Благоуханным весенним утром по улицам Бухары промчался на аргамаке рослый всадник в белой чалме и парчовом халате. «По делам эмира и государства!» — крикнул он сонному стражнику в красной куртке, бросив на землю серебряную теньгу. Стражник поспешно отомкнул замок огромным ржавым ключом. Заскрипели тяжелые ворота. Они открывались медленно, но шире и шире становилась полоска неба за ними, уже видна и дорога, розовая у горизонта.

Свобода. Но почему так пусто на душе?

Нет, не тем покидал золотую от пыли утреннюю Бухару всадник, каким он вступил в нее полгода назад. Иначе он думал, иначе рассуждал, иначе грустил и любил. Он увидел безмерный горизонт Азии, как бы новую планету, для изучения которой не хватит не только одной его жизни... Нечто большее, нежели дорогой для него ореховый посох, сделанный на заре туманной юности, оставлял «купец» в Бухаре. Иллюзии? Молодость? Эверсманн убегал от смерти, с каждым фарсахом (1 Фарсах — мера длины.) приближаясь к тому своему образу, который знаком не одному поколению зоологов и историков науки: суховатый профессор Казанского университета, натуралист с мировым именем, в чью честь многие формы млекопитающих, птиц, рептилий и растений названы «eversmanni», состоятельный человек, строгий, но справедливый отец пятерых детей.
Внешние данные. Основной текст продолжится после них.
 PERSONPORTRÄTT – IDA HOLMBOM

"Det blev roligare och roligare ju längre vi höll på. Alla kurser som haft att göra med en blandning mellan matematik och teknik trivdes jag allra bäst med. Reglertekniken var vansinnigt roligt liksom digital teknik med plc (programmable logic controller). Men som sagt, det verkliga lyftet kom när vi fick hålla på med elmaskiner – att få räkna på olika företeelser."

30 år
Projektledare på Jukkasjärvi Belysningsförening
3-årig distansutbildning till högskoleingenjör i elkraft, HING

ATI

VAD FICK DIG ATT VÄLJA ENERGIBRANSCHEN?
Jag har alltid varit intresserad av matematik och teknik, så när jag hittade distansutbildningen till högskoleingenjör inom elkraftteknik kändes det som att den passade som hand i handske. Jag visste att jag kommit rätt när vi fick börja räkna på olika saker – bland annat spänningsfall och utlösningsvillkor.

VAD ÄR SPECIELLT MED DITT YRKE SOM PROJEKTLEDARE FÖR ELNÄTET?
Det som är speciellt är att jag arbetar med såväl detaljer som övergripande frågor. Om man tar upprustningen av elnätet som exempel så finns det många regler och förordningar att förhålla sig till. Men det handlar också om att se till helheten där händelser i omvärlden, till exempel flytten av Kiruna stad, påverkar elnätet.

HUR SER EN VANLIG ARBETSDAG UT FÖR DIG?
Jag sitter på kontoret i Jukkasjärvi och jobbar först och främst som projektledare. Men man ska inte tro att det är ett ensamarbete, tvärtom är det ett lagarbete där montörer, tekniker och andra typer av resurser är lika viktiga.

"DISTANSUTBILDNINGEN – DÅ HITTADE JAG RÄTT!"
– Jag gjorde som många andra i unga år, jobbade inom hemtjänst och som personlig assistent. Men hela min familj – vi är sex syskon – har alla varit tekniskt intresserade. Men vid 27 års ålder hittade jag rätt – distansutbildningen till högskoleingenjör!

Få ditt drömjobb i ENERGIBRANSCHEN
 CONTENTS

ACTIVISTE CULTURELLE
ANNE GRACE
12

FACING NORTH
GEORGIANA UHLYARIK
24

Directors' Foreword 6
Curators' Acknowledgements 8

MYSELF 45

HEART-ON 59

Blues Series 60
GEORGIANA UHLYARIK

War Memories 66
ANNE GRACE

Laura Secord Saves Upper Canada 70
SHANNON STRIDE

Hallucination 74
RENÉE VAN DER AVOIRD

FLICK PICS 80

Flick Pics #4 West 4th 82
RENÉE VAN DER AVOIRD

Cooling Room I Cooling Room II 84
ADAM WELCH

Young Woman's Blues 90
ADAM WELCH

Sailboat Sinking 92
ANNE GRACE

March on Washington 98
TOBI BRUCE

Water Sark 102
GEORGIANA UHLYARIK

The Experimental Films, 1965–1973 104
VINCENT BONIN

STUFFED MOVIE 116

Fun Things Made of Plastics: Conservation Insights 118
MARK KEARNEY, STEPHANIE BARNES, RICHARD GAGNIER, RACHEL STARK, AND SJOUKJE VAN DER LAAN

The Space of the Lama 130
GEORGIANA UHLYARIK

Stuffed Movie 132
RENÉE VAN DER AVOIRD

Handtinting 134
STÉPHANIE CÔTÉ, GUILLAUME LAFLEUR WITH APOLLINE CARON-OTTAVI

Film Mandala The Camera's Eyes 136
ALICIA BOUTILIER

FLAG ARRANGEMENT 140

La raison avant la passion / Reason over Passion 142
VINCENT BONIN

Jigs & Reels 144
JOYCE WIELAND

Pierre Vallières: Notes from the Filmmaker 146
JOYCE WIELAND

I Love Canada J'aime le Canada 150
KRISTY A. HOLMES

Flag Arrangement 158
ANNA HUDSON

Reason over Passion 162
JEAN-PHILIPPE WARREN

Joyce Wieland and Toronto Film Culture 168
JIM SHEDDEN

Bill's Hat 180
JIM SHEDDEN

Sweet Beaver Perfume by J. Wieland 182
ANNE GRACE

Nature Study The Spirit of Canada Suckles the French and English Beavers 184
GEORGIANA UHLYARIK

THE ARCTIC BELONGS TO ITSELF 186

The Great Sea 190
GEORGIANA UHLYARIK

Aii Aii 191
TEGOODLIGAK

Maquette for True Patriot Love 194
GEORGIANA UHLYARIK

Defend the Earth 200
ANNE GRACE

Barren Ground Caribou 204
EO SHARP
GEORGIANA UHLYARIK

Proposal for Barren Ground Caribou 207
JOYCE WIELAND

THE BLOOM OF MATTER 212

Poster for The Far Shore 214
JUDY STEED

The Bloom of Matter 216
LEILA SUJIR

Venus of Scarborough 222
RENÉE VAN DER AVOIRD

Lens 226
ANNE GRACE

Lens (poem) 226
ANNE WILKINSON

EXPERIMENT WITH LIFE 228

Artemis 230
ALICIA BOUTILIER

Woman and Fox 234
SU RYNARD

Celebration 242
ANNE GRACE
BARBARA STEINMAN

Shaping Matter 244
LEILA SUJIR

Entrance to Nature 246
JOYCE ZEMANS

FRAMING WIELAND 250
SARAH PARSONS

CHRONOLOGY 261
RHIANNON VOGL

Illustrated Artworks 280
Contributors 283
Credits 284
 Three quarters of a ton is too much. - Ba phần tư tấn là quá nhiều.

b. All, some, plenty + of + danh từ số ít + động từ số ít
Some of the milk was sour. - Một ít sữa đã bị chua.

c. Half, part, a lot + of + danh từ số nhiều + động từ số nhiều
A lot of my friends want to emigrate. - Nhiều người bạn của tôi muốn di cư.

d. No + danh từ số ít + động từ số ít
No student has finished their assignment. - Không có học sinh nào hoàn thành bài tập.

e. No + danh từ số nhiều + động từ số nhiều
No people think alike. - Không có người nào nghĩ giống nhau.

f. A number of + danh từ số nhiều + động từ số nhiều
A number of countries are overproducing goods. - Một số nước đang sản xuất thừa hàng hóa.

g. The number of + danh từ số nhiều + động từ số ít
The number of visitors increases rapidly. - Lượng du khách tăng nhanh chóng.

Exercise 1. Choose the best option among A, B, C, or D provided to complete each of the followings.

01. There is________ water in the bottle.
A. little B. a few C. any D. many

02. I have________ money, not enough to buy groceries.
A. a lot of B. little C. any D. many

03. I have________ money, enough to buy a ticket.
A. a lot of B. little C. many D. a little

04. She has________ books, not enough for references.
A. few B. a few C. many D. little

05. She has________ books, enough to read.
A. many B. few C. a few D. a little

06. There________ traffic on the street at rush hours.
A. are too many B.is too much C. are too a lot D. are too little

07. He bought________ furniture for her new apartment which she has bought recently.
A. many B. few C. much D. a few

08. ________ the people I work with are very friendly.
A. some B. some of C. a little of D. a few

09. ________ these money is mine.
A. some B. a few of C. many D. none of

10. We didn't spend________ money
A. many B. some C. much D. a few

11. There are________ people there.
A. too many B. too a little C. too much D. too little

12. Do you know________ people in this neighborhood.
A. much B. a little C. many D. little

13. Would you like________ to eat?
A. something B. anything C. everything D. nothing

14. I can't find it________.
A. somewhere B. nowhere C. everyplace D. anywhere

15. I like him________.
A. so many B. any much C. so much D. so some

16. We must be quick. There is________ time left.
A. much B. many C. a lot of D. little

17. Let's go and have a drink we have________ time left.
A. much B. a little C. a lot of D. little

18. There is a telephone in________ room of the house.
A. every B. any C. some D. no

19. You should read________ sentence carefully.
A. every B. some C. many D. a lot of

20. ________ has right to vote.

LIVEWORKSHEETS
Разве мог он представляться татарским купцом и истинным мусульманином? Лечить от простуды жену первого бухарского министра? Наконец, бежать из древнего города, спасая свою жизнь? Да с ним ли это было? Натурологом, доктором медицины, философии, изящных искусств и членом разных ученых обществ Эдуардом Александровичем Эверсманном? Когда? В какой жизни?